Dataset excerpts —
Segment Open
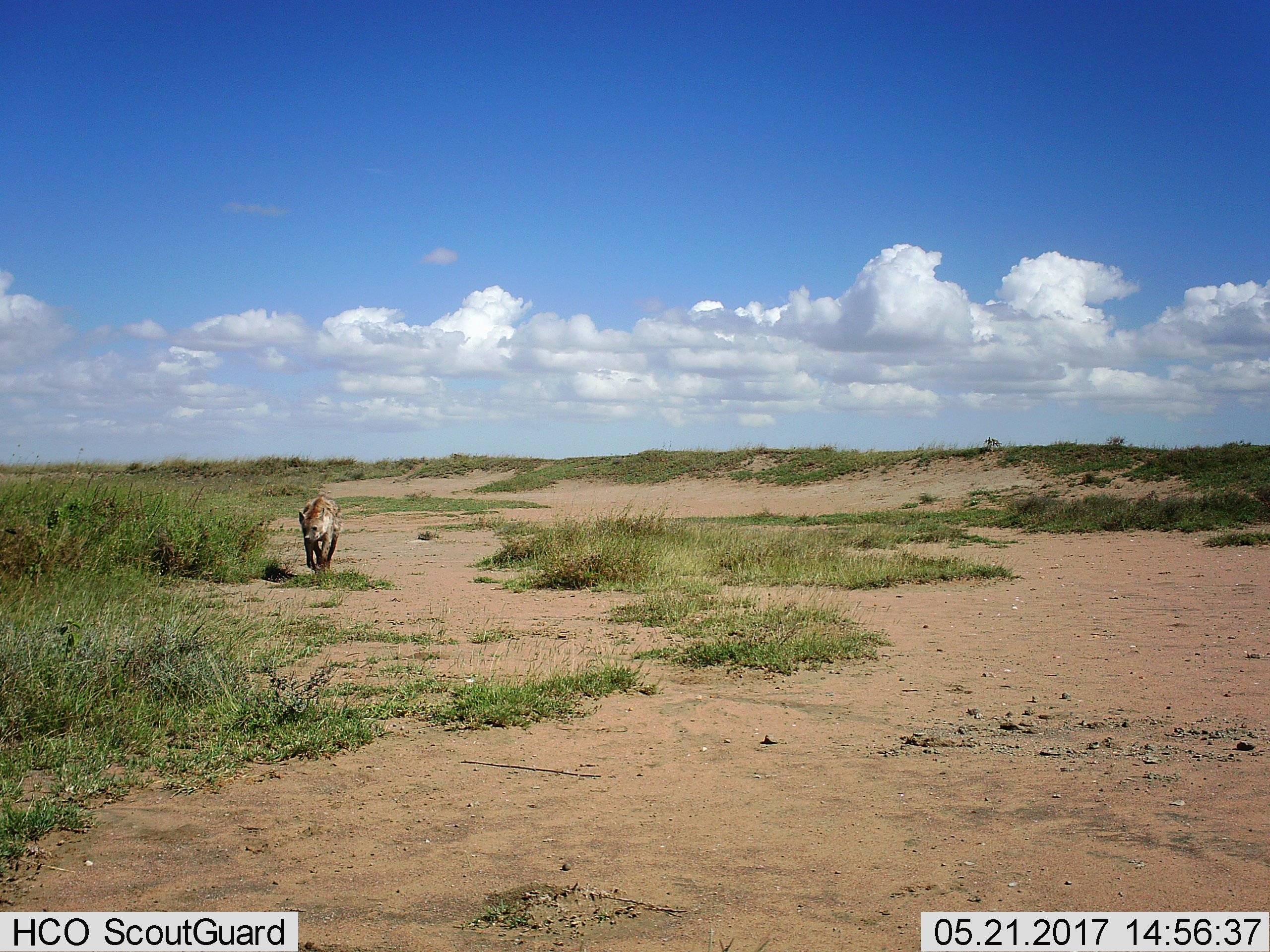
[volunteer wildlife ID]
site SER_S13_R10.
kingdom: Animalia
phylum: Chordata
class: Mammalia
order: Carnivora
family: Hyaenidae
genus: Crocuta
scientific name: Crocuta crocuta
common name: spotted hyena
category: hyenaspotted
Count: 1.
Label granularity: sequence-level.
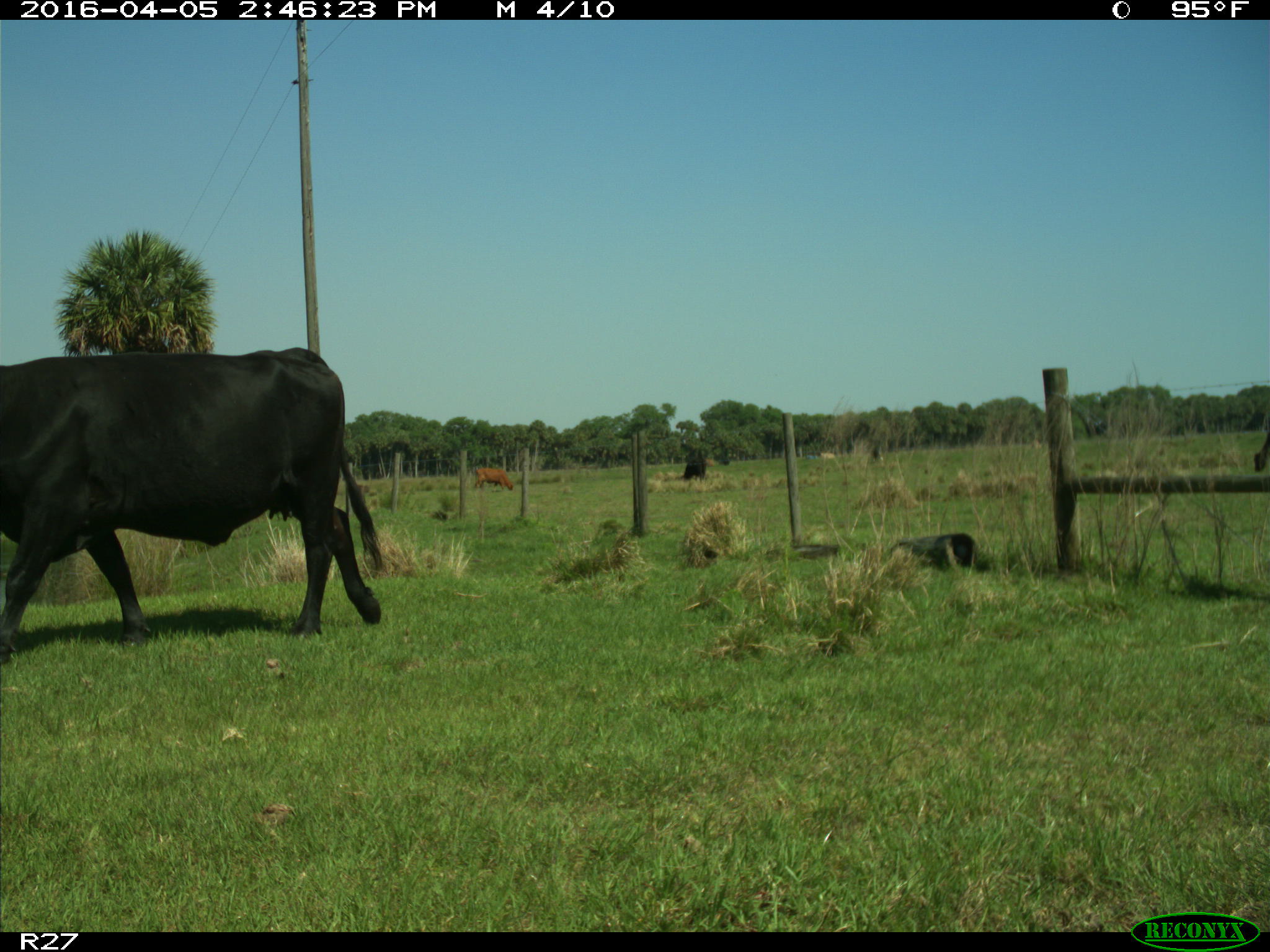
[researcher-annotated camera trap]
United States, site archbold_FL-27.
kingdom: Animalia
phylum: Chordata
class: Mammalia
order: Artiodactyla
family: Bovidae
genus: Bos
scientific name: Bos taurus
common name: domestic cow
Segment Closed
Segment Open
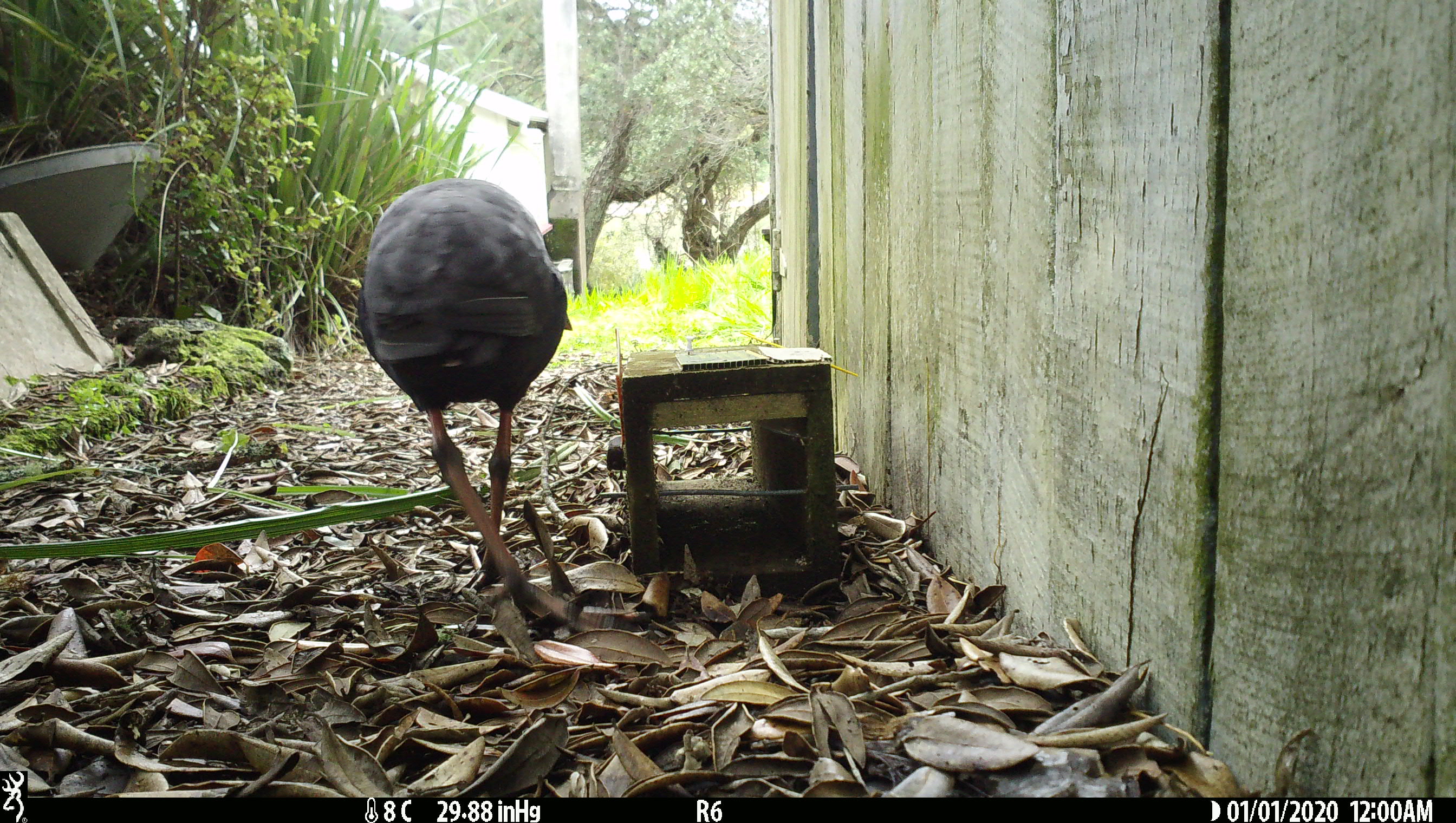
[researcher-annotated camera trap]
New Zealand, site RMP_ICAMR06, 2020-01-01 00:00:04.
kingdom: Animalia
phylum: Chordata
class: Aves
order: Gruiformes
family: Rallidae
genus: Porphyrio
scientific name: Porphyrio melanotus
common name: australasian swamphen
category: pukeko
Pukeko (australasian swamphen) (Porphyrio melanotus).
Segment Closed
Your assignment —
Using the records above, return word for word the lines that begin at the one containing "[volunteer wildlife ID]" and end at the one containing "common name: domestic cow", both of them included and no pictures.

Answer to this task —
[volunteer wildlife ID]
site SER_S13_R10.
kingdom: Animalia
phylum: Chordata
class: Mammalia
order: Carnivora
family: Hyaenidae
genus: Crocuta
scientific name: Crocuta crocuta
common name: spotted hyena
category: hyenaspotted
Count: 1.
Label granularity: sequence-level.
[researcher-annotated camera trap]
United States, site archbold_FL-27.
kingdom: Animalia
phylum: Chordata
class: Mammalia
order: Artiodactyla
family: Bovidae
genus: Bos
scientific name: Bos taurus
common name: domestic cow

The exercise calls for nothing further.